==== Teks Bacaan

Sunday, May 16, 2010

”Hadé ka Sémah nu Hadé”

- Lalaki aing lalaki/ tukang nguyup getih jurit/ tukang ngakan bayah perang/ geura datang raja cidra/ geura datang sato jalma/ papagkeun aing ku tumbak/ jajapkeun ku tungtung duhung/ nya hulu aing Citanduy/ hate aing Cisadane/ nunjang ngulon Ujungkulon/ mun saat kakara paragat//

SEBELAS larik puisi tersebut dipetik dari puisi ”Lalaki di Tegal Pati”, karya almarhum penyair Sayudi (1932-2000). Penyair Sunda kenamaan pada zamannya. Puisi yang ditulis pada 1960 itu menggambarkan rasa marah Ki Sunda akan pengkhianatan Patih Gajah Mada di Tegal Bubat, yang membantai habis Raja Pajajaran, Sri Baduga Maha Raja dan pasukannya. Perang Bubat yang terjadi pada abad ke-14 itu, bukan perang antardua kerajaan yang saling berhadapan. Akan tetapi merupakan pembantaian yang dilakukan Gajah Mada dan pasukannya, yang pada saat itu Sri Baduga berniat mengantarkan putri kesayangannya untuk dinikahi oleh Raja Hayam Wuruk, atasan Patih Gajah Mada. Peristiwa berdarah itu tidak akan pernah bisa dihapus oleh gelombang zaman dalam ingatan Ki Sunda. Terlebih dalam kasus tersebut, Citraresmi, anak kesayangan Sri Baduga, lebih memilih mati bunuh diri daripada digadabah (diperlakukan secara tidak hormat) oleh mereka yang telah membantai keluarganya tanpa ampun.

========

Daftar Tugas –
(1) Sebutkan semua nama orang yang muncul dalam paragraf berbahasa Indonesia pada teks tentang puisi Sayudi dan Perang Bubat, tanpa menghitung sebutan "Ki Sunda".
(2) Lanjutkan teks tentang puisi Sayudi dan Perang Bubat, mulai setelah kalimat terakhir yang tertulis di sana.
Baris-baris berikut adalah bahan tersendiri yang tidak berkaitan dengan teks bacaan.

==== Data Hasil Ekstraksi

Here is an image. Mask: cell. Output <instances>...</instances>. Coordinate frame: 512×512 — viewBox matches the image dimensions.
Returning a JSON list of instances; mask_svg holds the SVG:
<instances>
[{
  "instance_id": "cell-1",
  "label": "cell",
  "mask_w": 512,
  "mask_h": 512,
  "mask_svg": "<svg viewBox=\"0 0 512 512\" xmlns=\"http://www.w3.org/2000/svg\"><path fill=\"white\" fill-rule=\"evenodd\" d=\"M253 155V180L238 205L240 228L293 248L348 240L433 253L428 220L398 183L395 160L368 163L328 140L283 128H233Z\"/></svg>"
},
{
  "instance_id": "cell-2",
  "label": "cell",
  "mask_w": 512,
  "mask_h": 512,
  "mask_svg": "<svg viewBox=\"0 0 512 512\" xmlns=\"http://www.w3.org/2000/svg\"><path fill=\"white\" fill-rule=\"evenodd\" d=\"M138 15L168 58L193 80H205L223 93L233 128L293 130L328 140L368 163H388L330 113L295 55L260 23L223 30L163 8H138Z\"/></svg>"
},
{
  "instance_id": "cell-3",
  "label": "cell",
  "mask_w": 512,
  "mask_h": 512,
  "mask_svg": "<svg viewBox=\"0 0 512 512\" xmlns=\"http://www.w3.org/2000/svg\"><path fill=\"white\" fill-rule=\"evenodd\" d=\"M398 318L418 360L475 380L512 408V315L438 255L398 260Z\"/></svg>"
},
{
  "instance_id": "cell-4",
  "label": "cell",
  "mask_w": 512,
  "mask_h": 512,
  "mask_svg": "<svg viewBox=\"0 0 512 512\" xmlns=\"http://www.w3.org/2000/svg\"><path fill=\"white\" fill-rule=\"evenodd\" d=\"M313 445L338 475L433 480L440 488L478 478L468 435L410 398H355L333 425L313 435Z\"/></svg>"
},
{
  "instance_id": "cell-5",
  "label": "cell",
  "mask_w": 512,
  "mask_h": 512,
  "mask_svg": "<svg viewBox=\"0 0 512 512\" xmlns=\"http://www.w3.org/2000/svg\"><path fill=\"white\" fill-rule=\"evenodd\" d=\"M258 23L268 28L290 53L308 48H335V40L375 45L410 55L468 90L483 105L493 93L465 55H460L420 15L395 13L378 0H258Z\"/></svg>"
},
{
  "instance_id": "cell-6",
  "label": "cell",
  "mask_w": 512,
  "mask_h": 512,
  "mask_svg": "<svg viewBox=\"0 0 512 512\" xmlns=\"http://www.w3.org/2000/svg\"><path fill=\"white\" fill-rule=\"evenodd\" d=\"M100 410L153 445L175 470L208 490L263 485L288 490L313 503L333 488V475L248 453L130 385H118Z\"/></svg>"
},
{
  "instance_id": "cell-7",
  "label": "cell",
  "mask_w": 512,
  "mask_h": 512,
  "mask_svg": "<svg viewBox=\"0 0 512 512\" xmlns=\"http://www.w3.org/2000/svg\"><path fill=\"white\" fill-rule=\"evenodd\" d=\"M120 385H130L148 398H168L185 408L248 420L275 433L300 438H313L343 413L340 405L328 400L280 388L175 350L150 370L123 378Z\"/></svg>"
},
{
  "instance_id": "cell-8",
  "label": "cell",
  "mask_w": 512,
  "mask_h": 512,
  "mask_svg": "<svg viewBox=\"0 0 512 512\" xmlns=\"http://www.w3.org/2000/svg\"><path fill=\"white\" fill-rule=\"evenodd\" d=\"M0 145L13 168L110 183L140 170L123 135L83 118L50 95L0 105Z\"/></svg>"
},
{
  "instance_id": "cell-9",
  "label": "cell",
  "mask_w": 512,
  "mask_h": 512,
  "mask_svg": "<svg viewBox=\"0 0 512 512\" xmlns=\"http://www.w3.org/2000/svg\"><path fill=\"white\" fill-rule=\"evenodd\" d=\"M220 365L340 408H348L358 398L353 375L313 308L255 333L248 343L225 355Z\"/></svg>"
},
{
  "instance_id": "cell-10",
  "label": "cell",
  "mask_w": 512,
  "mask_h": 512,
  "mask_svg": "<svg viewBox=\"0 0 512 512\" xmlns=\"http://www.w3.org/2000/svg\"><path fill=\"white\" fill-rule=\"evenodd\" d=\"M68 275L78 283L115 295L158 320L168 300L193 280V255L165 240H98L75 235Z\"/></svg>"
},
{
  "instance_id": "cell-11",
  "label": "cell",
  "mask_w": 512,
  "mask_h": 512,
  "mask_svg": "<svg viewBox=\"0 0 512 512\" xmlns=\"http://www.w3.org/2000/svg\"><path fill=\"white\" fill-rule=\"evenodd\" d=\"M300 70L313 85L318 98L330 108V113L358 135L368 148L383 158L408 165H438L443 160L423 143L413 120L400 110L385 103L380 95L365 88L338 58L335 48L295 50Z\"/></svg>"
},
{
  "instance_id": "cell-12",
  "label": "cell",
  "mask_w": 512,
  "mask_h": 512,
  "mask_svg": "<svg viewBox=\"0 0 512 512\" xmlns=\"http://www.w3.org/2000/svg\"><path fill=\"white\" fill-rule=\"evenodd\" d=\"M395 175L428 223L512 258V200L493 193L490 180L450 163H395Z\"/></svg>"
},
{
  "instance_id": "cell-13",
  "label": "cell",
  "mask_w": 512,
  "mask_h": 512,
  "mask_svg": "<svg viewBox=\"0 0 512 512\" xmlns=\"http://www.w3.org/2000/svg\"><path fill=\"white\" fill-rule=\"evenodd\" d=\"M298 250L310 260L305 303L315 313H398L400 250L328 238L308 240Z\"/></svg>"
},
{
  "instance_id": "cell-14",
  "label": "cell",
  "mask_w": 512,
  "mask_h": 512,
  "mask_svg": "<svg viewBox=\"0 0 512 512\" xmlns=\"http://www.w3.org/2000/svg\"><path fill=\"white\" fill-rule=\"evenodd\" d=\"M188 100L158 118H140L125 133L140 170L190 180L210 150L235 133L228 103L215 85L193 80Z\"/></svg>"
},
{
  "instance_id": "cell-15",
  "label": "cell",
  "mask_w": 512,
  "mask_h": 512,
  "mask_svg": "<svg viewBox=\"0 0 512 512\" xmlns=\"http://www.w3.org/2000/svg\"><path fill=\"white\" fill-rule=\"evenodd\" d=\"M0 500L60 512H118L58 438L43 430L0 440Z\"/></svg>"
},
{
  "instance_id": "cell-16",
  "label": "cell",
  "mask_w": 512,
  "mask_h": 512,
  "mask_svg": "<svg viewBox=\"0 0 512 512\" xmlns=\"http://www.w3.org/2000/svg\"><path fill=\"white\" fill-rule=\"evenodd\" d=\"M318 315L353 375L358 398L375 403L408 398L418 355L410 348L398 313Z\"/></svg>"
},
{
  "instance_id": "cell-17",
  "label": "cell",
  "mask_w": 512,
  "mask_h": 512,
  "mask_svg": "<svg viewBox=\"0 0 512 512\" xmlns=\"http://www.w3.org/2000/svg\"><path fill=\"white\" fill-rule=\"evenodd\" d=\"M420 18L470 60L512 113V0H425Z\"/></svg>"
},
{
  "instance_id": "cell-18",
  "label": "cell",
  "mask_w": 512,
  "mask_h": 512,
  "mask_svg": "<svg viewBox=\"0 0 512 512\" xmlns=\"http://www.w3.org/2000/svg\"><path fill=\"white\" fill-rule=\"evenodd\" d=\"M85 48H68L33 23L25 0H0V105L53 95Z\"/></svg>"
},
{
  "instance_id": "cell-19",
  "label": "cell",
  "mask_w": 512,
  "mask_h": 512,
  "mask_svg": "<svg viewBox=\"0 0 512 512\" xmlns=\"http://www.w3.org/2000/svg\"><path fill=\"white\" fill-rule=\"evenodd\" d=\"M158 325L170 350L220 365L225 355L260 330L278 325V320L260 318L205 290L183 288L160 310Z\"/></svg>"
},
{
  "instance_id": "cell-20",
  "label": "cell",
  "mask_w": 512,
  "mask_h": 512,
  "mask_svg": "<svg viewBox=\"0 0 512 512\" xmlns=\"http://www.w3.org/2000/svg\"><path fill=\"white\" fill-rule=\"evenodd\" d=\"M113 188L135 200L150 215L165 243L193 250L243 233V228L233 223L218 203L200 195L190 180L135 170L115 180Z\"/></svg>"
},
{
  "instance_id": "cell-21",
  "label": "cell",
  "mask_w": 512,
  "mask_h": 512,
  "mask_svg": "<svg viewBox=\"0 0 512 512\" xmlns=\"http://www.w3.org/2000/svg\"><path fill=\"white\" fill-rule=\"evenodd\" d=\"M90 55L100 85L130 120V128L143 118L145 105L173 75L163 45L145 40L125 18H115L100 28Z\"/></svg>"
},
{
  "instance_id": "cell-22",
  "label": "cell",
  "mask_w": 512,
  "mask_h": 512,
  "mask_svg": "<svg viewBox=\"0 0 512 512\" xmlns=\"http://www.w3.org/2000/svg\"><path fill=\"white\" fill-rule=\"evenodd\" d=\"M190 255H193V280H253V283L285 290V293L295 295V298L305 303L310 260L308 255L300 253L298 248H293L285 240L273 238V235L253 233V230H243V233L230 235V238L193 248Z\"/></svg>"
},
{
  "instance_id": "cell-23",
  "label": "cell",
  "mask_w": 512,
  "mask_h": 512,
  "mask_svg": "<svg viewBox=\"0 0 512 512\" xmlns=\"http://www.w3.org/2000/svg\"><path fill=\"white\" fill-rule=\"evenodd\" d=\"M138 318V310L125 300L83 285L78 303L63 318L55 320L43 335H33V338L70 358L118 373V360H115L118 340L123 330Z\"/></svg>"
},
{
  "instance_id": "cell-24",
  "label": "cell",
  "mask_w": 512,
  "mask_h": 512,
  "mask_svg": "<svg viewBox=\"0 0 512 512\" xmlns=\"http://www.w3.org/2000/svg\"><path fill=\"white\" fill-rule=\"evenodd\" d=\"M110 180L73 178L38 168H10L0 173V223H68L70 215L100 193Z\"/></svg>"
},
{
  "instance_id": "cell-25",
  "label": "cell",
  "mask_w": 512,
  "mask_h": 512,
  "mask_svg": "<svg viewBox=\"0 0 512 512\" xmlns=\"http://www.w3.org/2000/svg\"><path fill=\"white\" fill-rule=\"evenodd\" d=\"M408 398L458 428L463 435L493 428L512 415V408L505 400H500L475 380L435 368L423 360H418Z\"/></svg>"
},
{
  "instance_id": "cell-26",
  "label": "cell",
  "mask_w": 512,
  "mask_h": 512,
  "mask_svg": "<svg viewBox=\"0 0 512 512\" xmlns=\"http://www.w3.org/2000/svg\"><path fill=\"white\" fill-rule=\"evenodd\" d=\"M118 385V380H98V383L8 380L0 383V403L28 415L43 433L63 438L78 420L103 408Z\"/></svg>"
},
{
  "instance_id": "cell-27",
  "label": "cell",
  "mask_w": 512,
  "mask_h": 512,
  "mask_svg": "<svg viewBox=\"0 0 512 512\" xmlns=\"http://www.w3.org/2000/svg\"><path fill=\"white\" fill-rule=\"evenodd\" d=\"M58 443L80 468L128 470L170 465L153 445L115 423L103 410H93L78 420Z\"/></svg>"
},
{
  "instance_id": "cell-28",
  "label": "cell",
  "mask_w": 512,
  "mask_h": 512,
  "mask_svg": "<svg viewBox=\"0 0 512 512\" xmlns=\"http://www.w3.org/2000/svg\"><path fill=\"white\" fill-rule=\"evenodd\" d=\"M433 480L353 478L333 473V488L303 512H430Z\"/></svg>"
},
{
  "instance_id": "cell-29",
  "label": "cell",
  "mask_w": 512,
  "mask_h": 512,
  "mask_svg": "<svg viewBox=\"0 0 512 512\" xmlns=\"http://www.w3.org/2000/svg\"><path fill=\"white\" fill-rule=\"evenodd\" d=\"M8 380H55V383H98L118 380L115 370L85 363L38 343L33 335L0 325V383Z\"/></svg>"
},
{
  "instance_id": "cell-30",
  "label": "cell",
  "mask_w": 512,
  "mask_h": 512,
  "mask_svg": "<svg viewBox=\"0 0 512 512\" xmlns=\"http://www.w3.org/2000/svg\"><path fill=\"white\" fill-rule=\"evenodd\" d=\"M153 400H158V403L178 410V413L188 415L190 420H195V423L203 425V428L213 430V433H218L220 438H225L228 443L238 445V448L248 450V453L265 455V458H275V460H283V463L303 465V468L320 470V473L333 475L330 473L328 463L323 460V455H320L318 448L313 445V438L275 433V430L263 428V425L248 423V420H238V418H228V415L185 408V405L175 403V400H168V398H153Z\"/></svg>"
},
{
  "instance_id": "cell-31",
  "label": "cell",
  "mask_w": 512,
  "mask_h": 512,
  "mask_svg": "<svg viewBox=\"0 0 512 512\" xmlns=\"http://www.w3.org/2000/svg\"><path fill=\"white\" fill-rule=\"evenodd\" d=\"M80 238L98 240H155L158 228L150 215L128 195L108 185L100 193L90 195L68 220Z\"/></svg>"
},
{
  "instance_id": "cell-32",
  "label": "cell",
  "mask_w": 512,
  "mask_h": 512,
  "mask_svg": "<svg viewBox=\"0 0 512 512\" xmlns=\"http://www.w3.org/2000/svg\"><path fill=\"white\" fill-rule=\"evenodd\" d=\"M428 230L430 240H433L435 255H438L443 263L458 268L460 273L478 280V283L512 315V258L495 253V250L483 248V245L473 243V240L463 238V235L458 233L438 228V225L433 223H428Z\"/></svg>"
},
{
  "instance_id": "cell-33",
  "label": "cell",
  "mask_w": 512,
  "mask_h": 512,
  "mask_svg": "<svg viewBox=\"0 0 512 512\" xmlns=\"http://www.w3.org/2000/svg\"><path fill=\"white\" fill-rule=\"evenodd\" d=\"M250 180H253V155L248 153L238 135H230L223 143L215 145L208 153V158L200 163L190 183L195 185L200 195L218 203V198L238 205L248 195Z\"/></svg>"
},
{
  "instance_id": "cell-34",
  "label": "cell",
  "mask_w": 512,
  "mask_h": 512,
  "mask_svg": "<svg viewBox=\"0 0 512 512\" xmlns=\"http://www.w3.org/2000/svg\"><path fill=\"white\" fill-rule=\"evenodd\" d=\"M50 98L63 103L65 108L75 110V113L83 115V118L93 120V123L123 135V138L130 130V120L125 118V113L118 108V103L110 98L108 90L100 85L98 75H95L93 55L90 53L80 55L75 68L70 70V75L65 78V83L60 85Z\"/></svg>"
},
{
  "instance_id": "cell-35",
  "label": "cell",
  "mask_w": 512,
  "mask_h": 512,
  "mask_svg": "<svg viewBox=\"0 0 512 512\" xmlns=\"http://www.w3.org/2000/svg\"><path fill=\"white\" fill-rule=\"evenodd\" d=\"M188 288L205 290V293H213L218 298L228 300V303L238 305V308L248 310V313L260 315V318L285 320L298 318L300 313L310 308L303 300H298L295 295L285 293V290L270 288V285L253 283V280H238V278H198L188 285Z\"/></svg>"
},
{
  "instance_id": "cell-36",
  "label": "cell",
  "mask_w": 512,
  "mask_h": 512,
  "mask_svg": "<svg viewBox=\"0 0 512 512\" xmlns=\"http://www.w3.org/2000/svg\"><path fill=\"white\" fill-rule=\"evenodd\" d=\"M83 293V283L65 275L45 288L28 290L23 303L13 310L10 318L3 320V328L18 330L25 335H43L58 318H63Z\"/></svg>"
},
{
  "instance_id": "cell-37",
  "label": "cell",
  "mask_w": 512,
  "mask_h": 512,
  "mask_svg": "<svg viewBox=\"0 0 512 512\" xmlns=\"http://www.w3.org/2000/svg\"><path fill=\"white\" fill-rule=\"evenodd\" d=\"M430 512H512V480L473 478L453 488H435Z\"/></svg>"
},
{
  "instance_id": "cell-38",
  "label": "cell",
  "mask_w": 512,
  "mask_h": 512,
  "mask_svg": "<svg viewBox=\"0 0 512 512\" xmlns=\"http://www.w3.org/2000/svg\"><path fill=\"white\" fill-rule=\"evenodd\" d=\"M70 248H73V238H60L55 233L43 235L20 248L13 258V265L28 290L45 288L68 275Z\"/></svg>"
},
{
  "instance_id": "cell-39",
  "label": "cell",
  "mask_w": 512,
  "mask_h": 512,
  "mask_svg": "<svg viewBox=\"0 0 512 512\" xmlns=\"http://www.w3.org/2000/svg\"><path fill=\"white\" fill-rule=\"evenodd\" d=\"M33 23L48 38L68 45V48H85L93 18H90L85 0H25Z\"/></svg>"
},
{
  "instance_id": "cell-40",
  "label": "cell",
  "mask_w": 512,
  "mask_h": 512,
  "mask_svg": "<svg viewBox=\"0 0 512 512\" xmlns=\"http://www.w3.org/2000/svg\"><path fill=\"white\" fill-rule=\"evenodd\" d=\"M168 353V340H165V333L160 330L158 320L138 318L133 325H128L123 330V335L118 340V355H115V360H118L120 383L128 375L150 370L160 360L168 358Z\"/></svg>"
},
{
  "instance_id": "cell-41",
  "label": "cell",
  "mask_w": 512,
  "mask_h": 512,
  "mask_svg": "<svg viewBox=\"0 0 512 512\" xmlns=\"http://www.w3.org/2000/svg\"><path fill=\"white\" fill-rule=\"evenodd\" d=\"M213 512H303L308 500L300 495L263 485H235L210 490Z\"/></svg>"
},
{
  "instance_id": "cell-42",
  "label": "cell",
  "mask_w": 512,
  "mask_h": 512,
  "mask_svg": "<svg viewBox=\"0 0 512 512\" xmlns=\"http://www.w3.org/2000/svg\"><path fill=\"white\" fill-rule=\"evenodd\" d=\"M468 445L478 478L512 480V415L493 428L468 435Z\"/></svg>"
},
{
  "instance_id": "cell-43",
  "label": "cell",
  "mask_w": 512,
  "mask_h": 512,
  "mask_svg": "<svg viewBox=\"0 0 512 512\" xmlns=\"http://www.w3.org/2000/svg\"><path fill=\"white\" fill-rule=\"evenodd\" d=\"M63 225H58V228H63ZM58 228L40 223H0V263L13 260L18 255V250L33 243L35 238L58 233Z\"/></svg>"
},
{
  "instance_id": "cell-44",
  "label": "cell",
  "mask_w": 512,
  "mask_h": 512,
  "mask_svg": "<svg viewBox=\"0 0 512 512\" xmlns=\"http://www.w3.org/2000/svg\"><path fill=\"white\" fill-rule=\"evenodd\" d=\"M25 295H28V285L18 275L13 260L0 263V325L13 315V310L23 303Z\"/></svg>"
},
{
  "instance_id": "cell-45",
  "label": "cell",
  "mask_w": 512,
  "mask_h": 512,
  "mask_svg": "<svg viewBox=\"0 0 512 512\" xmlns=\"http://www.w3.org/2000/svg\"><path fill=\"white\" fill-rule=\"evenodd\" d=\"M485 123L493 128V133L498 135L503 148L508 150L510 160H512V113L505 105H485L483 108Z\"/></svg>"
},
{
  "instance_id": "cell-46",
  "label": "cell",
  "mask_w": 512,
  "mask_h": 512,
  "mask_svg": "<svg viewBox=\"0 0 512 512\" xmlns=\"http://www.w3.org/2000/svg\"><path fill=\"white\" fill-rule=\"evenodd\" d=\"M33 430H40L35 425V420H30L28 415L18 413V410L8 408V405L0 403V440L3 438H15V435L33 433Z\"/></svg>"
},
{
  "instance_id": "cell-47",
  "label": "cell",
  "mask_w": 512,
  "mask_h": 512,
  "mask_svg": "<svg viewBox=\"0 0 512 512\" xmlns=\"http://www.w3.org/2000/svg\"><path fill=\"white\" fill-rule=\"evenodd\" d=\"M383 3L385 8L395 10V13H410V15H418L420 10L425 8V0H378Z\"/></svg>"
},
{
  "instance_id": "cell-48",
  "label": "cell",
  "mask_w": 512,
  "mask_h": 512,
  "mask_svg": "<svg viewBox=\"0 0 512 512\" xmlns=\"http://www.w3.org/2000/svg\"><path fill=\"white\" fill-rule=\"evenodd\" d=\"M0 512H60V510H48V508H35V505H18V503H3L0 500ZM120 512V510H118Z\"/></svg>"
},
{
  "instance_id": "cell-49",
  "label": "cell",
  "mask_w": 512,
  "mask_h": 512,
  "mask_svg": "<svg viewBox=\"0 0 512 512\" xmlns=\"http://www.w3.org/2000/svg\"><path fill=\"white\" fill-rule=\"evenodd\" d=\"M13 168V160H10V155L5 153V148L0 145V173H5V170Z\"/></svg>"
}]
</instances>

========

Jawaban yang Diharapkan –
(1) Sayudi, Patih Gajah Mada, Sri Baduga Maha Raja, Raja Hayam Wuruk, Citraresmi

(2)
Soméah hadé ka sémah, demikian tema yang diusung dalam acara ”Tepang Sono Inohong Jawa Barat”, yang digelar Pikiran Rakyat pada 30 April 2010 di Hotel Homann Bandung menarik untuk dicermati sebab acara tersebut membicarakan kembali apa dan bagaimana sikap Ki Sunda terhadap sémah. Kasus Bubat pada satu sisi bisa dijadikan pelajaran, sebagaimana dikatakan Dhipa Galuh Purba yang dalam kesempatan tersebut bertindak sebagai moderator dengan narasumber Hawe Setiawan, Acil Bimbo, Hidayat Suryalaga, dan Tjetje H. Padmadinata. Dalam kehidupan dewasa ini, adanya kenyataan bahwa Ki Sunda rela digadabah deungeun sudah menjadi rahasia umum. Sikap tandang Citraresmi harus dibangkitkan lagi, membela kehormatan hingga titik penghabisan. Digadabah dalam konteks yang demikian mempunyai makna dan pengertian yang luas.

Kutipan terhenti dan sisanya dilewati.